Blount Memorial registered dietitian Heather Pierce says breakfasts can be trickier than lunches, simply due to the morning rush. “Once school is back in session, mornings get busier for both parents and children. The sheer lack of time can derail your healthy breakfast routine,” Pierce said. “Still, kids who eat a healthy breakfast have been shown to have improved cognitive skills, better behavior and higher test scores, so the importance of a healthy breakfast can’t be understated. If the biggest factor working against eating a healthy breakfast – whether you’re a parent or a kid – is time, there are some quick approaches you can try that still are healthy. The key is planning ahead,” she said.
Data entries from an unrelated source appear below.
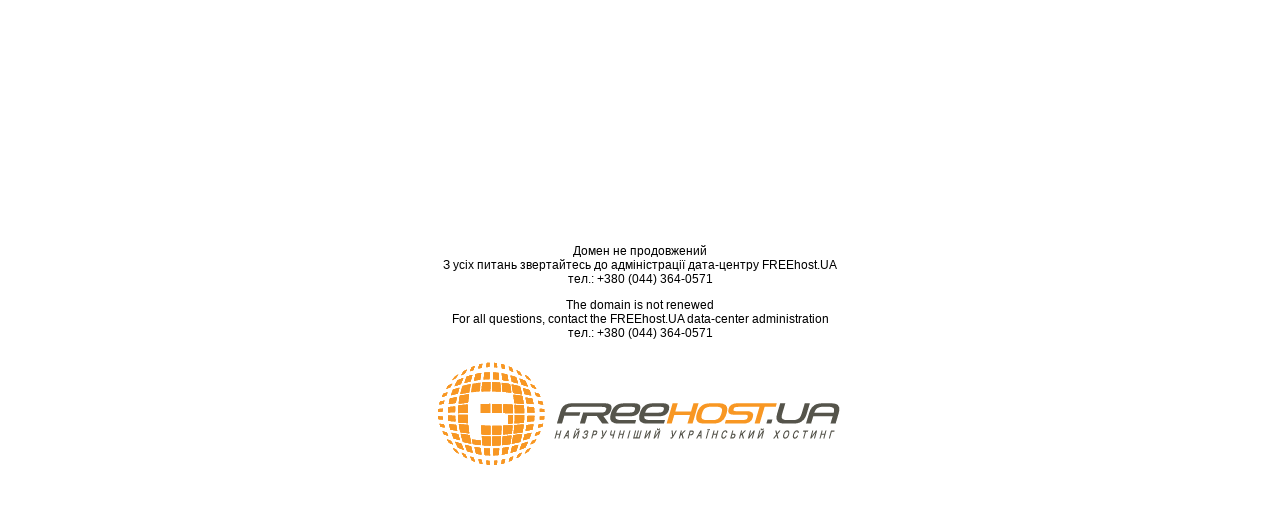

--- FILE ---
content_type: text/html
request_url: http://www.dorechi.org.ua/
body_size: 539
content:
<html>
<head>
<title>Сайт вимкнено</title>
<meta http-equiv="Content-Type" content="text/html; charset=windows-1251">
<meta name="robots" content="NOINDEX, NOFOLLOW">
<style>
	td {FONT-FAMILY: Verdana, Arial, Geneva, Sans-serif; FONT-SIZE: 12px}
</style>
</head>

<body>
<table width="100%" height=100%>
<tr><td valign=center align=center>
<p>Домен не продовжений<br>
      З усіх питань звертайтесь до адміністрації дата-центру FREEhost.UA<br>тел.: +380 (044) 364-0571</p>        
	  <p>The domain is not renewed<br>
       For all questions, contact the FREEhost.UA data-center administration
        <br>тел.: +380 (044) 364-0571</p>        
        <p><img src="im/logo.png"> </p>		
</p>
</td></tr>
</table>
</html>
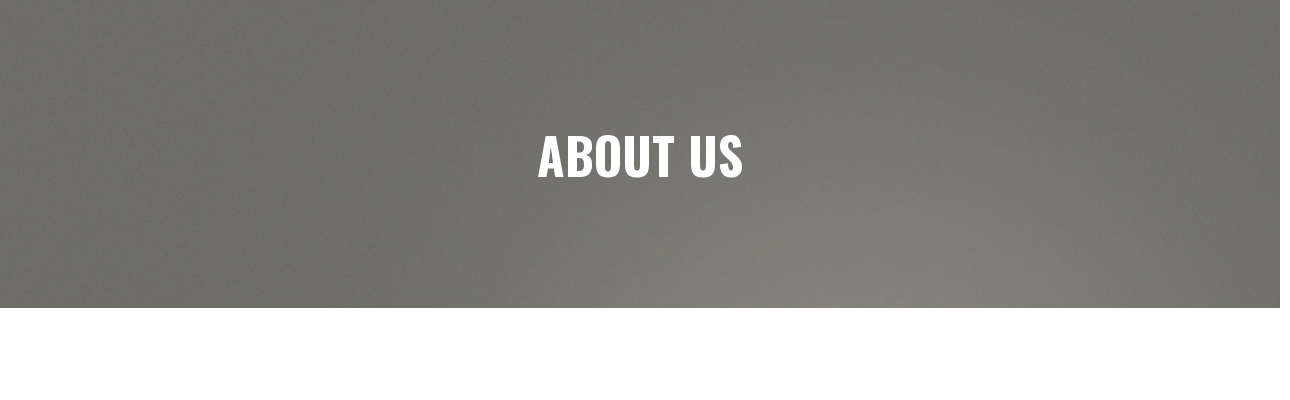

--- FILE ---
content_type: text/css
request_url: https://trgovina.vezovisek.si/wp-content/themes/porto/css/theme/shop/other/toolbar.css?ver=7.1.10
body_size: 1134
content:
.gridlist-toggle{display:flex}@media (max-width:575px){.gridlist-toggle{display:none}}.gridlist-toggle>a{font-size:1rem;width:34px;height:34px;display:flex;align-items:center;justify-content:center;color:var(--porto-heading-color);border:1px solid var(--porto-heading-color)}.gridlist-toggle>a:not(.active){border:1px solid var(--porto-gray-5)}.gridlist-toggle #grid{margin-right:0.25rem}.woocommerce-result-count{margin-bottom:0}.woocommerce-ordering select,.woocommerce-viewing select{font-size:1em;padding:0 25px 0 8px;box-shadow:none;border:1px solid var(--porto-gray-5);height:34px;border-radius:0}.woocommerce-ordering select{width:160px}.woocommerce-viewing{display:inline-block;vertical-align:top}.woocommerce-pagination{position:relative;text-align:right}.woocommerce-pagination ul{display:inline-block;white-space:nowrap;padding:0;margin:0 0 0 10px;clear:both}.woocommerce-pagination ul li{float:left;margin-left:5px;display:inline;padding:0;text-align:center}.woocommerce-pagination li a,.woocommerce-pagination li span{border:1px solid var(--porto-gray-5);color:var(--porto-body-color);display:block;font-size:15px;font-weight:700;margin:0 0 5px;padding:0 0.5em;line-height:2.1em;min-width:2.2em;height:2.2em}.woocommerce-pagination span.dots{border-width:0;min-width:0;padding:0}.woocommerce-pagination li a:focus,.woocommerce-pagination li a:hover,.woocommerce-pagination li span.current{color:var(--porto-body-color);border-color:var(--porto-primary-color)}.woocommerce-pagination .next,.woocommerce-pagination .prev{text-indent:-9999px;position:relative;padding:0}.woocommerce-pagination .next:before,.woocommerce-pagination .prev:before{font-family:"porto";font-size:20px;font-weight:normal;line-height:30px;position:absolute;top:0;left:0;right:0;text-indent:0}.woocommerce-pagination .prev:before{content:"\e819"}.woocommerce-pagination .next:before{content:"\e81a"}.woocommerce-pagination.load-more{float:none}.woocommerce-pagination.load-more:not(.d-none){display:block!important}.woocommerce-pagination.load-more .woocommerce-viewing{display:none}.woocommerce-pagination.load-more>.page-numbers{float:none;display:block;width:100%;margin:0 0 11px}.woocommerce-pagination.load-more ul li{float:none;display:block;margin-left:0}.shop-loop-after,.shop-loop-before{font-size:0.9286em}.shop-loop-after label,.shop-loop-before label{margin:0 7px 0 0;vertical-align:middle}@media (max-width:575px){.shop-loop-after label,.shop-loop-before label{display:none}}.shop-loop-before{display:flex;align-items:center;flex-wrap:wrap;margin-bottom:10px;margin-right:-10px}.shop-loop-before>*{margin:0 10px 10px 0}.shop-loop-before>.sidebar-overlay{margin-right:0}.shop-loop-before p{font-size:inherit}.shop-loop-before.sticky{position:fixed!important;z-index:1003;left:0;width:100%;padding:11.5px calc(var(--porto-fluid-spacing) - 10px) 1.5px var(--porto-fluid-spacing);border-bottom:1px solid var(--porto-gray-5);transition:left 0.3s}.shop-loop-before .page-numbers,.shop-loop-before .woocommerce-pagination .page-numbers{display:none}.shop-loop-before .woocommerce-ordering{margin-right:auto}.shop-loop-before .woocommerce-pagination{margin-top:0}.shop-loop-before .woocommerce-pagination:empty{display:none}.shop-loop-before .woocommerce-pagination .woocommerce-viewing{display:inline-block}@media (max-width:991px){.shop-loop-before .woocommerce-pagination ul{margin-left:-5px}}html:not(.filter-sidebar-opened) .page-wrapper.sticky-scroll-up .shop-loop-before.sticky{top:0;opacity:1;visibility:visible;transform:translate3d(0,0,0)}html:not(.filter-sidebar-opened) .page-wrapper.sticky-scroll-up .shop-loop-before.sticky.scroll-down{opacity:0!important;visibility:hidden;transform:translate3d(0,-100%,0)}html:not(.filter-sidebar-opened) .page-wrapper.sticky-scroll-up .shop-loop-before.sticky-ready{transition:left 0.3s,visibility 0.3s,opacity 0.3s,transform 0.3s,top 0.3s ease}html:not(.filter-sidebar-opened) .page-wrapper.sticky-scroll-up .filter-placeholder{width:100%}html.filter-sidebar-opened .page-wrapper.sticky-scroll-up .shop-loop-before.sticky.scroll-down{visibility:hidden}html.filter-sidebar-opened .page-wrapper.sticky-scroll-up .shop-loop-before.sticky.scroll-down .porto-product-filters,html.filter-sidebar-opened .page-wrapper.sticky-scroll-up .shop-loop-before.sticky.scroll-down .sidebar-overlay{visibility:visible}.panel-opened .shop-loop-before.sticky,.sidebar-opened .shop-loop-before.sticky{left:260px}@media (max-width:991px){.panel-right-opened.panel-opened #header.sticky-header .header-main.sticky,.panel-right-opened.panel-opened .shop-loop-before.sticky,.sidebar-right-opened.sidebar-opened .shop-loop-before.sticky{left:-260px}}.shop-loop-after{text-align:center;border-top:1px solid var(--porto-gray-5);padding-top:25px}.shop-loop-after .woocommerce-pagination{text-align:center}.shop-loop-after .woocommerce-pagination>*{margin-bottom:15px}.shop-loop-after .page-numbers{display:block}.shop-loop-after .woocommerce-viewing{float:left}.shop-loop-after .page-numbers{clear:none;float:right}.shop-loop-after.load-more-wrap{padding-top:0;border-top:none}.shop-loop-before .shop-loop-after{padding-top:0;border-top:none}.shop-loop-before .shop-loop-after .woocommerce-pagination>*{margin-bottom:0}.porto-products-widget-pagination .woocommerce-viewing{display:none}a.porto-product-filters-toggle{align-items:center;height:36px;background:var(--porto-normal-bg);padding:0 10px 0 3px;text-transform:uppercase;color:inherit;border:1px solid var(--porto-gray-5)}a.porto-product-filters-toggle svg{fill:#fff;width:28px}@media (max-width:991px){.shop-loop-before{font-size:11px;letter-spacing:-0.025em;font-weight:600;background:var(--porto-gray-7);padding:10px 0 0 10px;margin-right:0;margin-bottom:var(--porto-grid-gutter-width);color:var(--porto-heading-color)}.shop-loop-before select{text-transform:uppercase;height:36px;max-width:140px;letter-spacing:inherit;font-weight:inherit;color:inherit}.shop-loop-before label{font-weight:inherit}.shop-loop-before .woocommerce-ordering,.shop-loop-before .woocommerce-pagination{font-size:1em}.shop-loop-before .woocommerce-result-count{display:none}a.porto-product-filters-toggle svg{stroke:var(--porto-heading-color)}}.shop-wrap .elementor-container,.shop-wrap .elementor-row{flex-wrap:wrap}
“Oatmeal, for instance, is a quick and healthy meal you actually can prepare ahead of time,” Pierce said. “I call them ‘overnight oats,’ and you can make them by combining old-fashioned oats with a bit of milk, some Greek yogurt – which is higher in protein than regular yogurt – and a small amount of chia seeds. All you have to do is mix those together, add some honey or maple syrup, throw in some fruit, and stir. It’s very easy, and it can refrigerate overnight,” she explained. “Greek yogurt with walnuts, berries and chopped apples works well, too. If your kids enjoy boiled eggs, you can pair a piece of fruit with them for another super-quick option. Frozen breakfast sandwiches, too, are a healthy choice, especially when you make them yourself, as opposed to buying the pre-packaged ones available. Simply take an English muffin or tortilla, a scrambled egg, and a bit of ham or turkey sausage, then prepare your sandwich and pack it in an airtight container until you’re ready to reheat it,” she said. “All you have to do in the morning is reheat them in the microwave a bit and you’re good to go,” she added.
Packing lunches for school also requires some forethought. Blount Memorial registered dietitian and certified diabetes educator Whitney Roberts says there are three key elements to packing healthy school lunches. “Just like those on-the-go breakfasts, school lunches require some planning,” Roberts said. “What you’ll want to do is try to shop with a list that helps you plan lunches for an entire school week. Second, remember to keep it simple by planning for a healthy carbohydrate, a lean protein and a fruit or vegetable. This will help you avoid less-healthy options such as chips, sodas, Lunchables and pre-packaged sweets. Third, try to pack the lunches the night before or for the whole week. Using a sectioned food container and ice packs can make this much easier,” she explained.
“When you’re looking for healthy carbohydrates, look for whole-wheat breads, wheat tortillas or whole-wheat crackers,” Roberts said. “Lean lunch meat, cheese, peanut butter or Greek yogurt can take care of the protein you’re looking for, and you can be creative with the fruits and vegetables. And for beverages, it’s best to stick with water or milk,” she added.